> What the exercise asks
Copy each of the following items word for word, keeping the original line breaks.

* Begin Data section *

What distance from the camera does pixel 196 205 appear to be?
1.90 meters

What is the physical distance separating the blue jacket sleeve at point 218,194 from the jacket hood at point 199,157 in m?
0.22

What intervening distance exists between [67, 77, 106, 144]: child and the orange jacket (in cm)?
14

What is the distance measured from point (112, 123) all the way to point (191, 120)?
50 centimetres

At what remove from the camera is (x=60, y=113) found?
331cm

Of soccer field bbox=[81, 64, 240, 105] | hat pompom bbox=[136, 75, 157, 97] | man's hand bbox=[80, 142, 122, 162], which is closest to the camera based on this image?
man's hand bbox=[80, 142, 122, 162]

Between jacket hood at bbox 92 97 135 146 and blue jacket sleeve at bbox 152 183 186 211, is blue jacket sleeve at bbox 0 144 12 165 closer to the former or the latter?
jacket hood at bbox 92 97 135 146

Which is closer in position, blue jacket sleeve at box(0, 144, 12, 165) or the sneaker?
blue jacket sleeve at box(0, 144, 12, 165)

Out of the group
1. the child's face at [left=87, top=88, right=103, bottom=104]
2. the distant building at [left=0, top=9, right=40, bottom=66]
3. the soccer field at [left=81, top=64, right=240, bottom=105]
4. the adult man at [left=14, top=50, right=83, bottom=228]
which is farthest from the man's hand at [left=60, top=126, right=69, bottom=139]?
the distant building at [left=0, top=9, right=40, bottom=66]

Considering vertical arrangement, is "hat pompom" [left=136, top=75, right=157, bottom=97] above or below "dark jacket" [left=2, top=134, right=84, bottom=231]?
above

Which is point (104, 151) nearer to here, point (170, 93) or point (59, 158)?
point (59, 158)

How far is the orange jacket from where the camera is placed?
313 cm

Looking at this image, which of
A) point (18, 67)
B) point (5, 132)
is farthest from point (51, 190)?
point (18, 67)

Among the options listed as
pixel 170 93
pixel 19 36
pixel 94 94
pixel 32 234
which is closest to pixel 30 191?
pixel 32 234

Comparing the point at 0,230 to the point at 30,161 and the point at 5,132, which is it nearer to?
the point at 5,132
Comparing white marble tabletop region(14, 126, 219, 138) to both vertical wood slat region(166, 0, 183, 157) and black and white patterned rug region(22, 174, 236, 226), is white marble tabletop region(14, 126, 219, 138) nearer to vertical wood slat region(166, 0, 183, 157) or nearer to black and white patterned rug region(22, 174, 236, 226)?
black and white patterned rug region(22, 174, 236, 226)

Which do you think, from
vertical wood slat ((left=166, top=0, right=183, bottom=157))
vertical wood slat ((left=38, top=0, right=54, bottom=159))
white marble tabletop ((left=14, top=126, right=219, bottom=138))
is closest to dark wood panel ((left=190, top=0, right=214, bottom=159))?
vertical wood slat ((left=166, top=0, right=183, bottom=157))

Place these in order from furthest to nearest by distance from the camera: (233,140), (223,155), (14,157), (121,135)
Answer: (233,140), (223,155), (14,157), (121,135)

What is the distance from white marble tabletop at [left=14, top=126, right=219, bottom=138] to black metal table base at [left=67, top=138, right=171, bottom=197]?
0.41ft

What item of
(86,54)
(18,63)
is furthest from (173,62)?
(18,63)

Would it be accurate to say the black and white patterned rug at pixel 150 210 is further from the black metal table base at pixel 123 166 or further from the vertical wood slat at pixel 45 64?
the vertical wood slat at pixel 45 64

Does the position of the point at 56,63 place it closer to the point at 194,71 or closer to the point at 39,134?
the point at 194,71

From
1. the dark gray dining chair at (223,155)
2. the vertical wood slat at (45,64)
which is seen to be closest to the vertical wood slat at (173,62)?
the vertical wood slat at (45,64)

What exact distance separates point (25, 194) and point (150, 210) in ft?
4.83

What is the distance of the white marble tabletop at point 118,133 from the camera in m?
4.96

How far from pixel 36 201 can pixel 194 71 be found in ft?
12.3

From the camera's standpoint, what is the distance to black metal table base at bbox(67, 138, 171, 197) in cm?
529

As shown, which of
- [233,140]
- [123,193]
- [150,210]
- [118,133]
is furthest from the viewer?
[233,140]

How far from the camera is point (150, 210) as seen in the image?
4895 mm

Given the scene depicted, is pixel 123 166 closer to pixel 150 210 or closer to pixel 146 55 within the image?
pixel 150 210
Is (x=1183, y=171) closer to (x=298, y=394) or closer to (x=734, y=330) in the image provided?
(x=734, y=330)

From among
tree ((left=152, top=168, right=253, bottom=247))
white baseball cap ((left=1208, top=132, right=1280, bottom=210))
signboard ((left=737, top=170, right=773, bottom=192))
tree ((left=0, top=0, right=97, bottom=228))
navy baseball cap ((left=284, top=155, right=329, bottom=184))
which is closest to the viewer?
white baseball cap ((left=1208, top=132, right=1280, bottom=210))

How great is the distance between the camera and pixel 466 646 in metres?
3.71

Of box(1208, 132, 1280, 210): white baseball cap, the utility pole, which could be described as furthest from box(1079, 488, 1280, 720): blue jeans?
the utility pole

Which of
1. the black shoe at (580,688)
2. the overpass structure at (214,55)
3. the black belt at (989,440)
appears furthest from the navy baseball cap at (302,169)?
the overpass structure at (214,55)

* End Data section *

> Response to the task
What distance from the camera does pixel 196 205 appear to be?
1.90 meters

What is the physical distance separating the blue jacket sleeve at point 218,194 from the jacket hood at point 199,157 in m?
0.22

What intervening distance exists between [67, 77, 106, 144]: child and the orange jacket (in cm)?
14

What is the distance measured from point (112, 123) all the way to point (191, 120)?
50 centimetres

At what remove from the camera is (x=60, y=113) found?
331cm

Of soccer field bbox=[81, 64, 240, 105] | hat pompom bbox=[136, 75, 157, 97] | man's hand bbox=[80, 142, 122, 162], which is closest to the camera based on this image?
man's hand bbox=[80, 142, 122, 162]

Between jacket hood at bbox 92 97 135 146 and blue jacket sleeve at bbox 152 183 186 211, is blue jacket sleeve at bbox 0 144 12 165 closer to the former or the latter?
jacket hood at bbox 92 97 135 146

Which is closer in position, blue jacket sleeve at box(0, 144, 12, 165) or the sneaker?
blue jacket sleeve at box(0, 144, 12, 165)

Out of the group
1. the child's face at [left=87, top=88, right=103, bottom=104]
2. the distant building at [left=0, top=9, right=40, bottom=66]
3. the soccer field at [left=81, top=64, right=240, bottom=105]
4. the adult man at [left=14, top=50, right=83, bottom=228]
which is farthest from the man's hand at [left=60, top=126, right=69, bottom=139]?
the distant building at [left=0, top=9, right=40, bottom=66]

Considering vertical arrangement, is "hat pompom" [left=136, top=75, right=157, bottom=97] above or below "dark jacket" [left=2, top=134, right=84, bottom=231]?
above

Which is point (104, 151) nearer to here, point (170, 93) or point (59, 158)?
point (59, 158)

How far is the orange jacket from where the camera is placed?
313 cm

Looking at this image, which of
A) point (18, 67)
B) point (5, 132)
is farthest from point (51, 190)?
point (18, 67)

Among the options listed as
pixel 170 93
pixel 19 36
pixel 94 94
pixel 32 234
which is closest to pixel 30 191?
pixel 32 234

Comparing the point at 0,230 to the point at 30,161 and the point at 5,132, which is it nearer to?
the point at 5,132
Comparing white marble tabletop region(14, 126, 219, 138) to both vertical wood slat region(166, 0, 183, 157) and black and white patterned rug region(22, 174, 236, 226), is white marble tabletop region(14, 126, 219, 138) nearer to vertical wood slat region(166, 0, 183, 157) or nearer to black and white patterned rug region(22, 174, 236, 226)?
black and white patterned rug region(22, 174, 236, 226)

Which do you think, from
vertical wood slat ((left=166, top=0, right=183, bottom=157))
vertical wood slat ((left=38, top=0, right=54, bottom=159))
white marble tabletop ((left=14, top=126, right=219, bottom=138))
is closest to dark wood panel ((left=190, top=0, right=214, bottom=159))?
vertical wood slat ((left=166, top=0, right=183, bottom=157))

Place these in order from furthest to nearest by distance from the camera: (233,140), (223,155), (14,157), (121,135)
Answer: (233,140), (223,155), (14,157), (121,135)

What is the distance from white marble tabletop at [left=14, top=126, right=219, bottom=138] to black metal table base at [left=67, top=138, right=171, bottom=197]?
0.41ft

What item of
(86,54)
(18,63)
is furthest from (173,62)?
(18,63)

Would it be accurate to say the black and white patterned rug at pixel 150 210 is further from the black metal table base at pixel 123 166 or further from the vertical wood slat at pixel 45 64?
the vertical wood slat at pixel 45 64

Does the position of the point at 56,63 place it closer to the point at 194,71 or closer to the point at 39,134?
the point at 194,71

From
1. the dark gray dining chair at (223,155)
2. the vertical wood slat at (45,64)
which is seen to be closest to the vertical wood slat at (173,62)?
the vertical wood slat at (45,64)

What exact distance separates point (25, 194) and point (150, 210) in ft?
4.83

What is the distance of the white marble tabletop at point 118,133 from the camera in m?
4.96

How far from pixel 36 201 can pixel 194 71 be found in ft?
12.3

From the camera's standpoint, what is the distance to black metal table base at bbox(67, 138, 171, 197) in cm?
529

As shown, which of
- [233,140]
- [123,193]
- [150,210]
- [118,133]
is furthest from the viewer?
[233,140]

How far from the camera is point (150, 210) as seen in the image?
4895 mm

Given the scene depicted, is pixel 123 166 closer to pixel 150 210 or closer to pixel 146 55 within the image?
pixel 150 210
Is (x=1183, y=171) closer to (x=298, y=394) or closer to (x=734, y=330) in the image provided?
(x=734, y=330)

From among
tree ((left=152, top=168, right=253, bottom=247))
white baseball cap ((left=1208, top=132, right=1280, bottom=210))
signboard ((left=737, top=170, right=773, bottom=192))
tree ((left=0, top=0, right=97, bottom=228))
navy baseball cap ((left=284, top=155, right=329, bottom=184))
which is closest to the viewer?
white baseball cap ((left=1208, top=132, right=1280, bottom=210))

How great is the distance between the camera and pixel 466 646 in metres?
3.71

Of box(1208, 132, 1280, 210): white baseball cap, the utility pole, which could be described as furthest from box(1079, 488, 1280, 720): blue jeans?
the utility pole

Which of
1. the black shoe at (580,688)
2. the overpass structure at (214,55)
3. the black belt at (989,440)
appears furthest from the navy baseball cap at (302,169)?
the overpass structure at (214,55)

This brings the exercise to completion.